Public companies that are proactively working to mitigate “cyber” risks and prepare to respond to potential incidents frequently ask whether a “breach” will lead to litigation, loss of customers, stock price decline, and shareholder actions. There are a lot of factors that influence what adverse consequences follow disclosure of a breach. Of the hundreds of incidents that have been disclosed over the past few years by public companies, less than five were followed by a shareholder derivative action. To date, all derivative actions brought after an incident were unsuccessful. That trend continued with the November 30, 2016 ruling by a federal court dismissing a derivative against Home Depot and its directors following a payment card security incident Home Depot disclosed in 2014 that may have affected 56 million payment cards.
Background to the Suit. Home Depot’s 2012 Proxy Statement stated the Audit Committee would take over responsibility for information technology and digital security oversight. However, the Audit Committee’s charter was not amended to reflect this change in responsibility. Also, multiple times prior to the breach, Home Depot’s Chief Information Officer notified the Audit Committee and the Board that Home Depot was not compliant with the Payment Card Industry Data Security Standard (“PCI DSS”), and would likely continue to be out of compliance until February 2015.

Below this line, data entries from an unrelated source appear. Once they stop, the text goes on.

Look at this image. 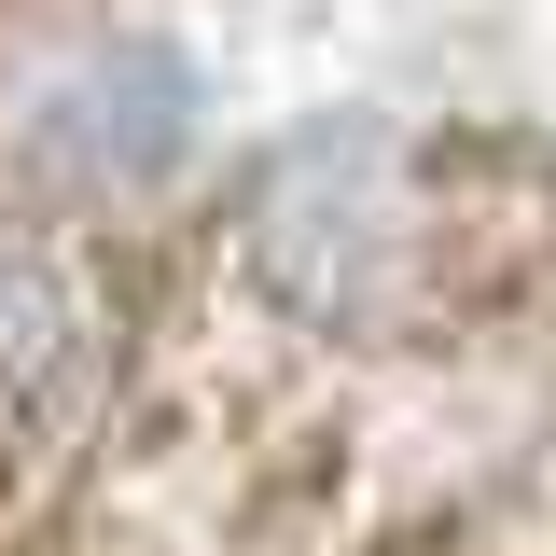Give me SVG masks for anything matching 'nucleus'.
<instances>
[{
  "label": "nucleus",
  "mask_w": 556,
  "mask_h": 556,
  "mask_svg": "<svg viewBox=\"0 0 556 556\" xmlns=\"http://www.w3.org/2000/svg\"><path fill=\"white\" fill-rule=\"evenodd\" d=\"M445 265V195L417 167V139L348 126V139H292L251 208H237V278L306 334H376L404 320Z\"/></svg>",
  "instance_id": "nucleus-1"
},
{
  "label": "nucleus",
  "mask_w": 556,
  "mask_h": 556,
  "mask_svg": "<svg viewBox=\"0 0 556 556\" xmlns=\"http://www.w3.org/2000/svg\"><path fill=\"white\" fill-rule=\"evenodd\" d=\"M28 167H56L70 195H139L181 139H195V70L167 42H84V56L42 70L28 98Z\"/></svg>",
  "instance_id": "nucleus-2"
},
{
  "label": "nucleus",
  "mask_w": 556,
  "mask_h": 556,
  "mask_svg": "<svg viewBox=\"0 0 556 556\" xmlns=\"http://www.w3.org/2000/svg\"><path fill=\"white\" fill-rule=\"evenodd\" d=\"M112 376V306L70 251H0V431H70Z\"/></svg>",
  "instance_id": "nucleus-3"
}]
</instances>
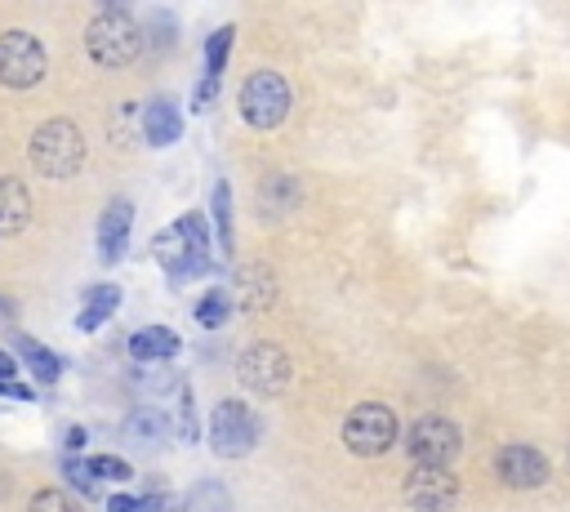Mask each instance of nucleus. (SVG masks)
Here are the masks:
<instances>
[{
  "mask_svg": "<svg viewBox=\"0 0 570 512\" xmlns=\"http://www.w3.org/2000/svg\"><path fill=\"white\" fill-rule=\"evenodd\" d=\"M151 254H156V263L165 267V276H169L174 285L200 276V272L209 267V232H205V218H200V214H187L183 223L165 227V232L151 240Z\"/></svg>",
  "mask_w": 570,
  "mask_h": 512,
  "instance_id": "nucleus-1",
  "label": "nucleus"
},
{
  "mask_svg": "<svg viewBox=\"0 0 570 512\" xmlns=\"http://www.w3.org/2000/svg\"><path fill=\"white\" fill-rule=\"evenodd\" d=\"M27 156L40 178H71L85 165V134L71 120H49L31 134Z\"/></svg>",
  "mask_w": 570,
  "mask_h": 512,
  "instance_id": "nucleus-2",
  "label": "nucleus"
},
{
  "mask_svg": "<svg viewBox=\"0 0 570 512\" xmlns=\"http://www.w3.org/2000/svg\"><path fill=\"white\" fill-rule=\"evenodd\" d=\"M85 45H89V58L98 67H125L138 58L142 49V27L125 13V9H102L89 31H85Z\"/></svg>",
  "mask_w": 570,
  "mask_h": 512,
  "instance_id": "nucleus-3",
  "label": "nucleus"
},
{
  "mask_svg": "<svg viewBox=\"0 0 570 512\" xmlns=\"http://www.w3.org/2000/svg\"><path fill=\"white\" fill-rule=\"evenodd\" d=\"M459 450H463V432L445 414H423L405 432V454L414 459V467H450Z\"/></svg>",
  "mask_w": 570,
  "mask_h": 512,
  "instance_id": "nucleus-4",
  "label": "nucleus"
},
{
  "mask_svg": "<svg viewBox=\"0 0 570 512\" xmlns=\"http://www.w3.org/2000/svg\"><path fill=\"white\" fill-rule=\"evenodd\" d=\"M396 432H401L396 414H392L387 405H379V401H361V405L343 419V445H347L352 454H361V459H374V454L392 450Z\"/></svg>",
  "mask_w": 570,
  "mask_h": 512,
  "instance_id": "nucleus-5",
  "label": "nucleus"
},
{
  "mask_svg": "<svg viewBox=\"0 0 570 512\" xmlns=\"http://www.w3.org/2000/svg\"><path fill=\"white\" fill-rule=\"evenodd\" d=\"M289 102H294V93H289L285 76H276V71H254L240 85V116L254 129H276L289 116Z\"/></svg>",
  "mask_w": 570,
  "mask_h": 512,
  "instance_id": "nucleus-6",
  "label": "nucleus"
},
{
  "mask_svg": "<svg viewBox=\"0 0 570 512\" xmlns=\"http://www.w3.org/2000/svg\"><path fill=\"white\" fill-rule=\"evenodd\" d=\"M45 71H49L45 45L31 31H4L0 36V85L31 89V85L45 80Z\"/></svg>",
  "mask_w": 570,
  "mask_h": 512,
  "instance_id": "nucleus-7",
  "label": "nucleus"
},
{
  "mask_svg": "<svg viewBox=\"0 0 570 512\" xmlns=\"http://www.w3.org/2000/svg\"><path fill=\"white\" fill-rule=\"evenodd\" d=\"M236 378H240L245 392H258V396L285 392V383H289V356H285V347H276V343L245 347V356L236 365Z\"/></svg>",
  "mask_w": 570,
  "mask_h": 512,
  "instance_id": "nucleus-8",
  "label": "nucleus"
},
{
  "mask_svg": "<svg viewBox=\"0 0 570 512\" xmlns=\"http://www.w3.org/2000/svg\"><path fill=\"white\" fill-rule=\"evenodd\" d=\"M254 441H258V419L240 401L214 405V419H209V445H214V454L236 459V454H249Z\"/></svg>",
  "mask_w": 570,
  "mask_h": 512,
  "instance_id": "nucleus-9",
  "label": "nucleus"
},
{
  "mask_svg": "<svg viewBox=\"0 0 570 512\" xmlns=\"http://www.w3.org/2000/svg\"><path fill=\"white\" fill-rule=\"evenodd\" d=\"M401 494L414 512H450L459 503V476L450 467H414Z\"/></svg>",
  "mask_w": 570,
  "mask_h": 512,
  "instance_id": "nucleus-10",
  "label": "nucleus"
},
{
  "mask_svg": "<svg viewBox=\"0 0 570 512\" xmlns=\"http://www.w3.org/2000/svg\"><path fill=\"white\" fill-rule=\"evenodd\" d=\"M494 476L508 485V490H539L548 476H552V463L543 459V450L534 445H503L494 454Z\"/></svg>",
  "mask_w": 570,
  "mask_h": 512,
  "instance_id": "nucleus-11",
  "label": "nucleus"
},
{
  "mask_svg": "<svg viewBox=\"0 0 570 512\" xmlns=\"http://www.w3.org/2000/svg\"><path fill=\"white\" fill-rule=\"evenodd\" d=\"M129 223H134V205H129L125 196L102 209V218H98V254H102V263H116V258L125 254Z\"/></svg>",
  "mask_w": 570,
  "mask_h": 512,
  "instance_id": "nucleus-12",
  "label": "nucleus"
},
{
  "mask_svg": "<svg viewBox=\"0 0 570 512\" xmlns=\"http://www.w3.org/2000/svg\"><path fill=\"white\" fill-rule=\"evenodd\" d=\"M178 134H183V116H178L174 98H151L142 107V138L151 147H169V142H178Z\"/></svg>",
  "mask_w": 570,
  "mask_h": 512,
  "instance_id": "nucleus-13",
  "label": "nucleus"
},
{
  "mask_svg": "<svg viewBox=\"0 0 570 512\" xmlns=\"http://www.w3.org/2000/svg\"><path fill=\"white\" fill-rule=\"evenodd\" d=\"M27 218H31V191L18 178L0 174V232H22Z\"/></svg>",
  "mask_w": 570,
  "mask_h": 512,
  "instance_id": "nucleus-14",
  "label": "nucleus"
},
{
  "mask_svg": "<svg viewBox=\"0 0 570 512\" xmlns=\"http://www.w3.org/2000/svg\"><path fill=\"white\" fill-rule=\"evenodd\" d=\"M178 352V334L165 325H142L138 334H129V356L134 361H169Z\"/></svg>",
  "mask_w": 570,
  "mask_h": 512,
  "instance_id": "nucleus-15",
  "label": "nucleus"
},
{
  "mask_svg": "<svg viewBox=\"0 0 570 512\" xmlns=\"http://www.w3.org/2000/svg\"><path fill=\"white\" fill-rule=\"evenodd\" d=\"M116 307H120V289H116V285H94V289L85 294V307H80V321H76V325H80V329H98Z\"/></svg>",
  "mask_w": 570,
  "mask_h": 512,
  "instance_id": "nucleus-16",
  "label": "nucleus"
},
{
  "mask_svg": "<svg viewBox=\"0 0 570 512\" xmlns=\"http://www.w3.org/2000/svg\"><path fill=\"white\" fill-rule=\"evenodd\" d=\"M294 205H298L294 178H289V174H267V183H263V209H267V214H285V209H294Z\"/></svg>",
  "mask_w": 570,
  "mask_h": 512,
  "instance_id": "nucleus-17",
  "label": "nucleus"
},
{
  "mask_svg": "<svg viewBox=\"0 0 570 512\" xmlns=\"http://www.w3.org/2000/svg\"><path fill=\"white\" fill-rule=\"evenodd\" d=\"M18 352L27 356V370L40 378V383H53L58 374H62V361L45 347V343H31V338H18Z\"/></svg>",
  "mask_w": 570,
  "mask_h": 512,
  "instance_id": "nucleus-18",
  "label": "nucleus"
},
{
  "mask_svg": "<svg viewBox=\"0 0 570 512\" xmlns=\"http://www.w3.org/2000/svg\"><path fill=\"white\" fill-rule=\"evenodd\" d=\"M227 312H232L227 289H209V294H200V303H196V321H200L205 329H218V325L227 321Z\"/></svg>",
  "mask_w": 570,
  "mask_h": 512,
  "instance_id": "nucleus-19",
  "label": "nucleus"
},
{
  "mask_svg": "<svg viewBox=\"0 0 570 512\" xmlns=\"http://www.w3.org/2000/svg\"><path fill=\"white\" fill-rule=\"evenodd\" d=\"M214 223H218L223 254H232V187L227 183H214Z\"/></svg>",
  "mask_w": 570,
  "mask_h": 512,
  "instance_id": "nucleus-20",
  "label": "nucleus"
},
{
  "mask_svg": "<svg viewBox=\"0 0 570 512\" xmlns=\"http://www.w3.org/2000/svg\"><path fill=\"white\" fill-rule=\"evenodd\" d=\"M232 27H218L214 36H209V45H205V76H223V62H227V49H232Z\"/></svg>",
  "mask_w": 570,
  "mask_h": 512,
  "instance_id": "nucleus-21",
  "label": "nucleus"
},
{
  "mask_svg": "<svg viewBox=\"0 0 570 512\" xmlns=\"http://www.w3.org/2000/svg\"><path fill=\"white\" fill-rule=\"evenodd\" d=\"M62 472H67V481H71L80 494H94V490H98V476H94L89 459H67V463H62Z\"/></svg>",
  "mask_w": 570,
  "mask_h": 512,
  "instance_id": "nucleus-22",
  "label": "nucleus"
},
{
  "mask_svg": "<svg viewBox=\"0 0 570 512\" xmlns=\"http://www.w3.org/2000/svg\"><path fill=\"white\" fill-rule=\"evenodd\" d=\"M31 512H80V503L71 494H62V490H40L31 499Z\"/></svg>",
  "mask_w": 570,
  "mask_h": 512,
  "instance_id": "nucleus-23",
  "label": "nucleus"
},
{
  "mask_svg": "<svg viewBox=\"0 0 570 512\" xmlns=\"http://www.w3.org/2000/svg\"><path fill=\"white\" fill-rule=\"evenodd\" d=\"M107 512H160V503L156 499H138V494H111Z\"/></svg>",
  "mask_w": 570,
  "mask_h": 512,
  "instance_id": "nucleus-24",
  "label": "nucleus"
},
{
  "mask_svg": "<svg viewBox=\"0 0 570 512\" xmlns=\"http://www.w3.org/2000/svg\"><path fill=\"white\" fill-rule=\"evenodd\" d=\"M89 467H94V476H116V481H125V476H129V463H125V459H111V454L89 459Z\"/></svg>",
  "mask_w": 570,
  "mask_h": 512,
  "instance_id": "nucleus-25",
  "label": "nucleus"
},
{
  "mask_svg": "<svg viewBox=\"0 0 570 512\" xmlns=\"http://www.w3.org/2000/svg\"><path fill=\"white\" fill-rule=\"evenodd\" d=\"M156 427H160L156 414H134V419H129V436H134V441H156Z\"/></svg>",
  "mask_w": 570,
  "mask_h": 512,
  "instance_id": "nucleus-26",
  "label": "nucleus"
},
{
  "mask_svg": "<svg viewBox=\"0 0 570 512\" xmlns=\"http://www.w3.org/2000/svg\"><path fill=\"white\" fill-rule=\"evenodd\" d=\"M214 93H218V80H214V76H205V80H200V85H196V111H205V107H209V98H214Z\"/></svg>",
  "mask_w": 570,
  "mask_h": 512,
  "instance_id": "nucleus-27",
  "label": "nucleus"
},
{
  "mask_svg": "<svg viewBox=\"0 0 570 512\" xmlns=\"http://www.w3.org/2000/svg\"><path fill=\"white\" fill-rule=\"evenodd\" d=\"M0 316H4V321L13 316V303H9V298H0Z\"/></svg>",
  "mask_w": 570,
  "mask_h": 512,
  "instance_id": "nucleus-28",
  "label": "nucleus"
}]
</instances>
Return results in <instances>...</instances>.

The Derivative Suit. In August 2015, the plaintiff shareholders filed a derivative action alleging that Home Depot and the other Board defendants breached their duty of loyalty to the corporation. The plaintiffs alleged the Board failed to institute internal controls sufficient to oversee the risks that Home Depot faced in the event of a breach and breached its duty by disbanding the committee previously responsible for IT and digital security. The defendants moved to dismiss the claims. To excuse demand in their derivative action, the Court stated that the plaintiffs needed to overcome the high burden of showing “with particularized facts beyond a reasonable doubt that a majority of the Board faced substantial liability because it consciously failed to act in the face of a known duty to act.”
Audit Committee Charter Amendment Claim. The plaintiffs alleged the Board consciously failed to act with a known duty to act by disbanding the Infrastructure Committee and thereafter failing to amend the Audit Committee’s charter to reflect its new oversight responsibilities. The plaintiffs allege that no one was designated with responsibility to oversee data security. The Court rejected this argument and said that “whether or not the Audit Committee had technical authority, both the Committee and the Board believed it did.” The Court also stated that the Audit Committee received regular reports from management on the state of Home Depot’s security and the Board also received briefings from management and the Audit Committee.
Inadequate Plan Post-Breach Claim. The plaintiffs also argued the Board breached the duty of loyalty by failing to ensure a plan was in place to immediately remedy Home Depot’s data security deficiency. The Court stated that under Delaware law, directors violate their duty of loyalty only if they knowingly and completely fail to undertake their responsibilities. Here, the Court found that because the Board acted before the breach occurred and planned to fix many of the security weaknesses by February 2015, the plaintiffs failed to show beyond a reasonable doubt that the majority of the Board faced substantial liability. Here, the plaintiffs’ claims that the Board didn’t act quickly enough was not enough to get over the high hurdle excusing demand in a derivative action.
Conclusion. Although the Board of Directors was aware of Home Depot’s challenges with deploying encryption and PCI DSS noncompliance, the Court ultimately found there was no conscious disregard of a duty to act.